Unexploded ordnance: clearing land and supporting communities
Xayphone Seankhambou carefully digs for unexploded ordnance (UXO) in remote Sekong Province in Southern Laos.
She searches for bombs dropped more than 40 years ago that are a risk to lives and limit the community’s use of the land.
'I believe my work is very important as it helps the Lao people,' the clearance worker says. 'It also helps the country have more land safe from UXO for farming and other development activities.'
Australia is a longstanding supporter of UXO clearance in Laos, as part of comprehensive action that includes risk awareness, victim assistance and better planning of activities.

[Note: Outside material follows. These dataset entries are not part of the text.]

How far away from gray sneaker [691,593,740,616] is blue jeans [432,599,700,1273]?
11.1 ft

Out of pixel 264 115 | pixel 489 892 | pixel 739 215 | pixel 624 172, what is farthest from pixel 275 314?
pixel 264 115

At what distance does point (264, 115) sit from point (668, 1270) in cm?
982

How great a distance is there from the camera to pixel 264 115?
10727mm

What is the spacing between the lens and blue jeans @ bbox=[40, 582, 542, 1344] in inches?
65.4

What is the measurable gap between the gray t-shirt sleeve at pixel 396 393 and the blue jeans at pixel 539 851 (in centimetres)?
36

More than 580,000 bombing missions were carried out over Laos between 1964 and 1973. Over two million tons of bombs were dropped, making it the most heavily bombed country in the world. It is estimated that up to a third of the country – about 87,000 square kilometres – is contaminated by UXO. Around 270 square kilometres or 0.3 per cent has been cleared to date. Given the enormity of the clearance challenge facing the country, the Government of Laos has identified 2,000 square kilometres or 200,000 hectares to be cleared as a priority by 2016 and Australian support is helping clearance efforts.
The widespread contamination of agricultural land makes UXO a central cause of poverty in rural Laos. Most villagers depend on agriculture for incomes and they also collect food from the land. Contamination reduces their ability to use or get the most out of the production potential of their land.
While they’re reluctant to use contaminated land, villagers often have to risk walking in uncleared areas or working in dangerous fields if they are to sustain themselves and their families. As a result, dozens of people are killed or injured by UXO each year. While casualties are falling – from 302 in 2008 to 92 in 2011 – children make up a rising proportion of casualties. Hospitals and clinics struggle to help victims’ rehabilitation, increasing the emotional, social and financial burden on poor families.
Australia is providing $6.2 million for a comprehensive program of UXO activities from 2009 to 2013 support that is aligned with Government of Lao priorities.
In 2011 Australia’s support helped the UXO Lao, the national clearance agency, to clear 2,938 hectares of contaminated land, benefiting around 460,000 people who could safely use land for crops and businesses. This program also provided 587 UXO risk awareness raising activities that reached 143,000 people, including 77,000 children. In 2011 Australia also supported non-government organisations to clear 239 hectares of land to benefit more than 17,000 people who can now safely plant food crops.
In 2011, Australia helped the Cooperative Orthotic and Prosthetic Enterprise (COPE) Centre provide prosthetics and orthotics to more than 250 survivors of unexploded ordnance in 2011.
Since 1996, Australia has helped Laos to strengthen its capacity to plan, coordinate and manage UXO activities by supporting the National Regulatory Authority that oversees and regulates the UXO sector. Australian aid is helping the Government of Laos to meet its obligations under the Convention on Cluster Munitions and other international disarmament treaties.
Australian support has also improved data collection and tracking of casualties, to better target support for survivors, and trialled better district-level coordination of UXO activities in some of the poorest and most contaminated areas of the country.
Naovanglee Norvaly is wearing shoes for the first time in almost 20 years, thanks to a professionally-made prosthetic leg provided through Australian support for action on unexploded ordnance in Laos.
Naovanglee lost his leg below the knee after stepping on a cluster bomb, known as a bombie, while scouting for areas to plant a rice crop. For almost two decades he hobbled around on a wooden leg hand made by craftsmen in his remote village. 'They would last only six months to two years, depending on the quality of the wood,' he said.
Naovanglee had given up wearing shoes. 'It would have been wasteful to buy two and only wear one.' He was fitted with a prosthetic leg provided by the Cooperative Orthotic and Prosthetic Enterprise (COPE) Centre, the only provider of prosthetic and orthotic services in Laos, which works in partnership with the Lao Government’s National Rehabilitation Centre. Australia is providing $600,000 to the centre from 2011 to 2014, as part of a comprehensive program of support for unexploded ordnance (UXO) action in Laos.